Ignoring her does not make you a loser. It makes you smart by not allowing toxic people who hurt you in your life. In general manners are a good thing, but not in this case. Not by someone who continues to hurt you.

 

As I said, it depends how much you want her out of your life. I’m just warning you that even talking to her politely for a minute might be a mistake. I have seen it so many times before.

 

Good luck.

 

Well that's the thing, I really started to like her again.. I didn't want her out of my life. She had been asking to hangout with me, that's why i felt kind of lead on after what happened at the festival last year. I was completely open with her that I liked her again, but she was leaning towards that guy she met at the festival so I opted out and made sure to be quite blunt about not friends.

 

I know for a fact she feels really bad, and i genuinely believe her.

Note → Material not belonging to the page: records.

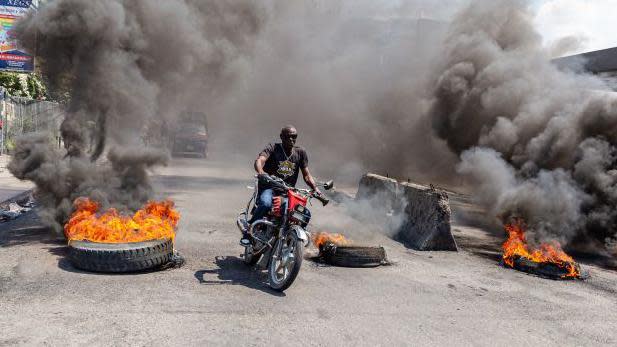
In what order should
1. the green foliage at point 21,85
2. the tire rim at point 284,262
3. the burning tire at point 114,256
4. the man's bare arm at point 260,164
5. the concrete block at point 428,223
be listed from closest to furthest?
the tire rim at point 284,262 → the burning tire at point 114,256 → the man's bare arm at point 260,164 → the concrete block at point 428,223 → the green foliage at point 21,85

I'm sure she misses talking to me somewhat, and I miss talking to her in all honesty because it was really nice during the time we reconnected. It was better than it ever was before while we were dating. I guess that's why she wanted to remain friends.

 

But I know what I want, and I'm not the type to settle for a friend card if i want someone. I just hope I've given off enough of a point by not contacting her once since the festival last year that she'll keep to herself if she see's me.

 

I guess you could say it's a hate/love relation with this person haha. Kind of a weird situation to be in.